Sugarcane cutting is work with high cardiovascular demand comparable to endurance athletes or elite soldiers during multiday operations or events, although sugarcane workers undertake such high-intensity work day after day throughout the harvest season.9–11 The metabolic heat production from strenuous work in an uncompensated thermal environment determines that autonomic heat loss mechanisms (ie, sweating and skin blood flow) cannot maintain a thermal steady state.12 Daily water needs due to loss of body water during vigorous exercise in hot climate can reach up to 12 L, and demands longer recovery periods (∼24 h) with adequate fluid and nutrient (including electrolyte) replacement.13 ,14 Insufficient fluid recovery causes dehydration which exacerbates heat strain.14 Without appropriate responses (halting physical work, seeking shade, drinking fluids, etc), internal body temperature will rise, impairing performance (both mental and physical) and potentially leading to injury and to heat illness, heat stroke and even death.10
Recent animal studies have identified mechanistic pathways for how chronic recurrent dehydration and/or acute kidney disease may lead to CKD.15 ,16 Additionally, epidemiological evidence for a causal association between MeN and chronic heat stress and dehydration is mounting.4 ,17–19 Hence, chronic cyclic heat stress and dehydration from strenuous work in hot environments remains a key focus of the aetiology for the epidemic.

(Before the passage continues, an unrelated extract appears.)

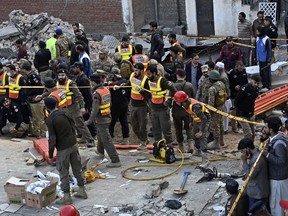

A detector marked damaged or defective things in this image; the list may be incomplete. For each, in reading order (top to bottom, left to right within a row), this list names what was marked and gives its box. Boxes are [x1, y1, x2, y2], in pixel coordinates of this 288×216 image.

damaged building facade [0, 0, 284, 36]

Other still unknown factors have been suggested to play a role in the MeN epidemic,1 ,20 ,21 in particular, pesticides.22–26 However, the overall evidence for pesticides is scant,5 ,27 just as it is for other suggested risk factors including nephrotoxic medications, alcohol, arsenic, cadmium, silica and infectious agents.1 ,20 ,21 ,28 Nonetheless, interaction of heat stress and demanding work could impact uptake of toxins if exposure to these is documented.29
The Worker Health and Efficiency Program Working Group is conducting a multiphase intervention study during cane cutting in El Salvador with the primary objectives to prevent heat stress and dehydration without decreasing productivity. This intervention broadly follows OSHA's Water.Rest.Shade (WRS) programme for people working in hot temperatures.8 Efficiency improvements use expertise from the Australian sugarcane industry. A secondary objective is to determine whether this intervention will result in reduced health consequences from heat stress and dehydration, with or without evidence of preserved kidney function over the day and over the harvest.
Here we report the overall methods and lessons learned from Phase 1 of the intervention, which assessed (1) the feasibility of providing a WRS programme while improving cutting techniques and work processes, (2) evidence that the intervention reduced worker heat stress and (3) feasibility of extensive data collection for Phase 2 evaluation of the intervention in addressing the broader health issues.
Materials and methods
Context and preintervention work conditions
The El Salvador sugarcane industry employs approximately 11 000 cane cutters during the November to April harvest period. In the remaining months of the year, the cutters work various other jobs, mostly in farming.
The present study was conducted at one of the largest sugar mills, Ingenio El Ángel (henceforth: the mill), whose operations provide work to approximately 4000 cane cutters via a variety of subcontracting arrangements. The leadership of the study mill has been in the vanguard of the issues of occupational health, child labour and workers’ rights. The workers are organised in ‘frentes de roza’ (cutting fronts) consisting of 40–70 workers led by a ‘caporal’ (supervisor). The caporales report to a subcontractor, cooperative or landowner who sells the cane to the mill. Workers are paid piecework wages, based on tons30 or area cut.18 The workers live in nearby communities and are transported to sugarcane fields at dawn in the caporal's truck or bus.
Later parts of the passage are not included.